The impact of a typo, or: too great a lyft!

“Typo in Lyft earnings sends shares aloft nearly 70%,” announced a recent CBS News story.

Here’s what it had to say:

  • What a difference a zero can make. 
  • Lyft shares enjoyed a short-lived pop after Tuesday’s closing bell, surging as much as 67% after the company issued an outlook mistakenly projecting that its margins would expand an astounding 500 basis points.
  • Less than an hour later, the ride-sharing provider offered that the estimate had missed the mark — by a lot, with the real estimate at 50 basis points, or a half of a percentage point. 
  • “This is actually a correction from the press release,” Erin Brewer, Lyft’s CFO, told an earnings call, less than an hour after the company issued its initial-and-quickly-corrected forecast in its fourth-quarter earnings report.
  • In an amended regulatory filing, Lyft called the misstated margin “a clerical error.”
  • “For Lyft this, was a Ted Striker Airplane Moment and a debacle mistake that will be spoken about in Street circles for years to come,” Wedbush analyst Daniel Ives said. “In decades on the Street, never seen anything like it, a black eye moment for Lyft.” 
  • The debacle brought a mea culpa from Lyft CEO David Risher, who took responsibility in a Wednesday appearance on CNBC. “Look, it was a bad error, and that’s on me,” he told the network. 
  • Lyft realized its mistake on the earnings call as Wall Street analysts zeroed in on the company’s surprisingly strong margins. When a Lyft employee realized the mistake, Risher said he could see her “jaw drop.”
  • “Thank goodness we caught it pretty fast,” the executive added
  • After Tuesday’s brief after-hours surge, Lyft shares reversed course as Brewer’s correction was digested. 
  • Lyft shares on Wednesday closed 35% higher as even the corrected earnings report was a good one, with Lyft tallying bookings that surpassed expectations.

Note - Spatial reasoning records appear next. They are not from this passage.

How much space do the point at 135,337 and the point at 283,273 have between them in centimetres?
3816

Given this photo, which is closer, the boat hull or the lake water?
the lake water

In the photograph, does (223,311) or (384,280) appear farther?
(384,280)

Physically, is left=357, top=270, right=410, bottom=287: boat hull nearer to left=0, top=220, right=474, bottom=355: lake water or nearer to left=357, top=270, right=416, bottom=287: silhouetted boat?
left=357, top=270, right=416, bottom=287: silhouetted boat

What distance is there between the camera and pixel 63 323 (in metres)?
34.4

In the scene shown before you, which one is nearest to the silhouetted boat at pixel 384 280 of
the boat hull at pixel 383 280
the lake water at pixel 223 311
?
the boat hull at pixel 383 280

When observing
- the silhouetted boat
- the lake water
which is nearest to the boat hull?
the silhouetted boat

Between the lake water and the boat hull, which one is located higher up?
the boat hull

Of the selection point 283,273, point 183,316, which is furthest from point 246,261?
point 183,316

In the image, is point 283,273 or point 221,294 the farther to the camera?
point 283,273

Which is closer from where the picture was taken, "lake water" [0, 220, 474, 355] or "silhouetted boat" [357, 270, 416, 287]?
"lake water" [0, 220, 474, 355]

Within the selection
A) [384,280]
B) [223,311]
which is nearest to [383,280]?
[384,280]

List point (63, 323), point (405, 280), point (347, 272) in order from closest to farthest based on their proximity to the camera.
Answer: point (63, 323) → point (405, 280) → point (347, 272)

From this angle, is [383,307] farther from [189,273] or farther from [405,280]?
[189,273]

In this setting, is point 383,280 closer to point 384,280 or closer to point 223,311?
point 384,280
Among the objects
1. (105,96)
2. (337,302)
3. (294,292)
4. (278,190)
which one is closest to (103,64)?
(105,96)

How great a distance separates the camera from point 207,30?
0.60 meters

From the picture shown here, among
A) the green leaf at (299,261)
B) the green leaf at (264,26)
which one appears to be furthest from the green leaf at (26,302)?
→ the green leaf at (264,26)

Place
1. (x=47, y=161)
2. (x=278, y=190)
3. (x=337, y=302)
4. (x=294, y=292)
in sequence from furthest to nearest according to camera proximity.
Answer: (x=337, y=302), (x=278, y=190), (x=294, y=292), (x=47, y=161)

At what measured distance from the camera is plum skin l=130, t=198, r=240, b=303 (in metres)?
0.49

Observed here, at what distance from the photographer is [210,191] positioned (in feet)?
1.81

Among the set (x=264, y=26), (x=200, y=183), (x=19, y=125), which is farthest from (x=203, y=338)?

The coverage on Forbes.com added the following perspective:

  • “Lyft clearly did one thing right – it corrected the error quickly and decisively,” said Brad Foster, a partner specializing in securities litigation at corporate law firm Haynes Boone. “The reality is that people make mistakes, and mistakes are not securities fraud.”

Forbes notes for background that “according to market research firm YipitData, (Lyft) has held around 30% of the US rideshare market compared with 70% for Uber since the second quarter of 2022.” Anyway, it seems correct to me that enforcement action shouldn’t be on the cards here. Actually, the penalty has already been levied, not on Lyft (unless you include the hapless shareholders who bought in at that short-lived high) but on all of us who devote any part of our life to the cause of high-quality decision-useful financial reporting. However impressive the erroneous 500 basis point data point may have seemed in isolation, it was still only a single data point, and even if accurate should hardly should have triggered an unseemly scramble to get hold of the shares at any costs. And then, even modest reflection regarding the disclosure as a whole should have indicated to users either that the data point had to be wrong, or at least that the way in which the separate components of the disclosure related to one another warranted more investigation before making an investing decision. To illustrate, the overall outlook was for an adjusted EBITDA margin (calculated as a percentage of Gross Bookings) of approximately 1.4% to 1.5%; the commentary anticipated “rides growth in the mid-teens year-over-year,” and the bullet point following the error said that “Given these factors, along with our plans for slightly lower capital expenditures for 2024 relative to 2023, we anticipate that Lyft will generate positive Free Cash Flow for the full-year for the first time. In terms of the magnitude, we expect that roughly half of Adjusted EBITDA will convert to Free Cash Flow for full-year 2024.” All positive enough, but not as much as a once-in-a-lifetime margin expansion might lead you to expect.

So all the no doubt painstaking work underlying thel development of the outlook and the crafting of the accompanying disclosure, not to mention all that went into the historical financial information issued at the same time, apparently counted for much less than the sugar rush provided by one improbably super-charged data point. One would like to know more about the process by which that number triggered such activity, for example to what extent the fault was attributable to automation rather than to human folly. You’d like to think, for example, that artificial intelligence-based analysis would act as a brake on unwarranted enthusiasm, but maybe such systems are or will be taught to cynically create and profit from such idiocies more than to prevent them…

So, all more depressing than funny. Which might also be true of the movie Airplane these days, not that I’m planning to do the research on that…

The opinions expressed are solely those of the author.